Bolsonaro está preso desde 22 de novembro, na Polícia Federal, após violar medidas cautelares ao danificar a tornozeleira eletrônica. Desde então, permanecia custodiado em sala de Estado-Maior na Superintendência da PF em Brasília. A ida ao hospital marca a primeira saída do local desde a prisão.
De acordo com laudos médicos e perícia da Polícia Federal, o ex-presidente apresenta hérnia inguinal bilateral, condição caracterizada pelo deslocamento de parte do intestino ou tecido abdominal através de uma área enfraquecida da musculatura da virilha. O quadro provoca dor, desconforto e risco de complicações, sobretudo se houver esforço físico, tosse crônica ou aumento da pressão abdominal, sintomas relatados nos últimos meses.
Exames realizados em agosto não indicavam a doença.

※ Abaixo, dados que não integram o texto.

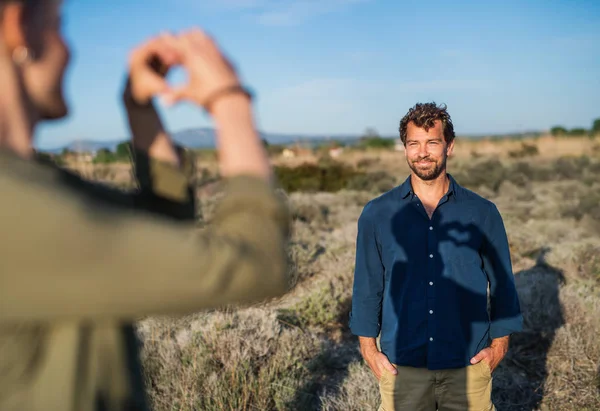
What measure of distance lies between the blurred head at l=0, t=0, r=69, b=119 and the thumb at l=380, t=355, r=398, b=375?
2734 mm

Em novembro, foi identificada uma hérnia unilateral e, em dezembro, exames de imagem confirmaram o comprometimento dos dois lados.

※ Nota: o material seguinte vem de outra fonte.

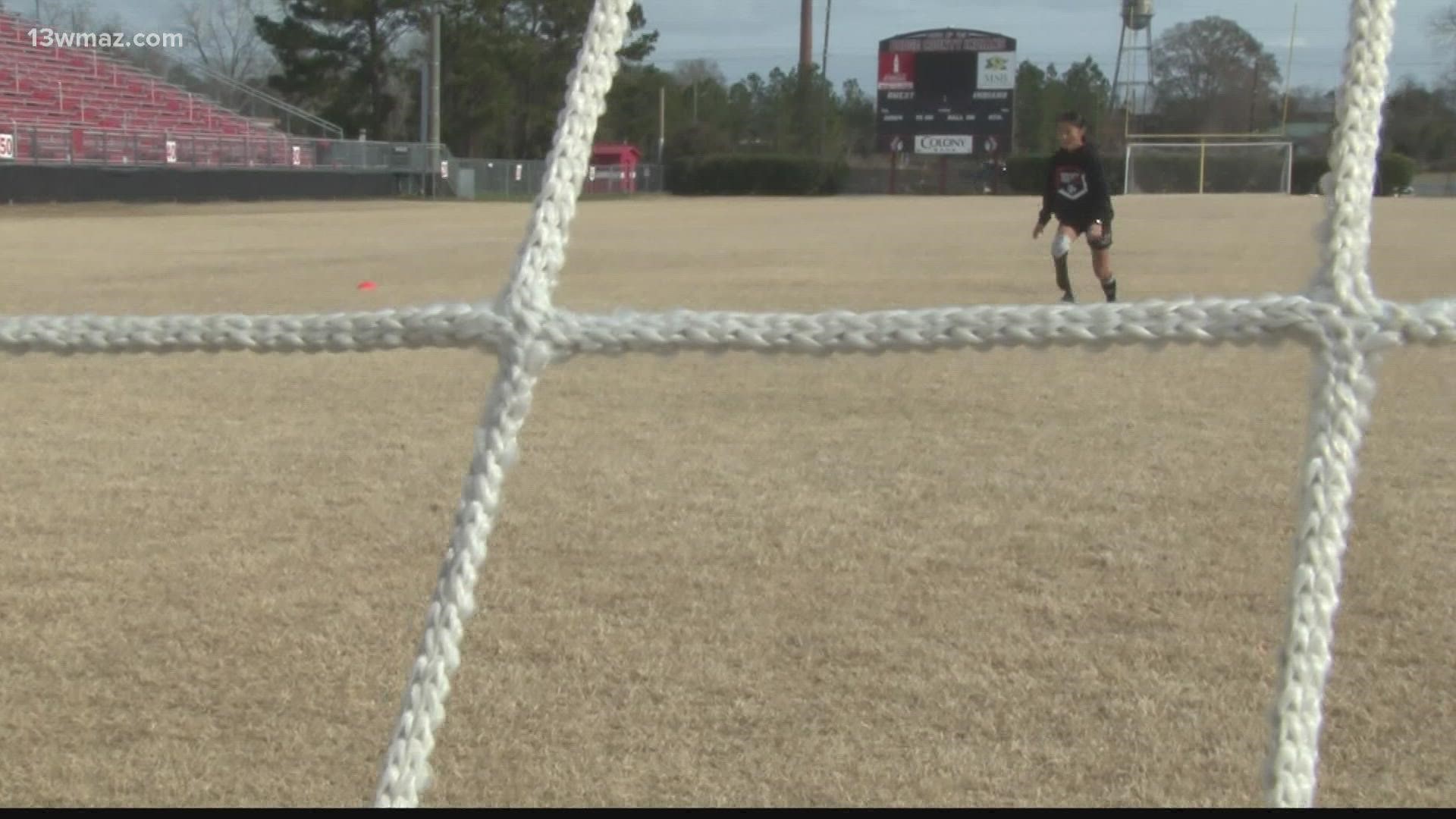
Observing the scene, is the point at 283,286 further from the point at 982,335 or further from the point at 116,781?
the point at 982,335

Segundo os peritos, trata-se de um procedimento eletivo, mas recomendado em caráter prioritário, diante da piora progressiva do quadro. A cirurgia de hérnia inguinal costuma ter duração média de 1 a 2 horas, podendo variar conforme a técnica utilizada. Os riscos são considerados baixos, quando realizados em ambiente hospitalar adequado, mas incluem infecção, sangramento e dor pós-operatória, comuns a procedimentos desse tipo.
Não há previsão oficial de alta. Em geral, pacientes submetidos a esse tipo de cirurgia permanecem de um a três dias internados, com retorno gradual às atividades em algumas semanas. No caso de Bolsonaro, a liberação médica determinará o momento do retorno imediato à prisão, conforme determinação expressa do STF.
A autorização judicial impôs um forte esquema de segurança, coordenado pela Polícia Federal. O transporte foi feito de forma discreta, com desembarque pelas garagens do hospital. Durante a internação, Bolsonaro ficará sob vigilância permanente, com no mínimo dois agentes federais na porta do quarto e equipes de prontidão dentro e fora da unidade.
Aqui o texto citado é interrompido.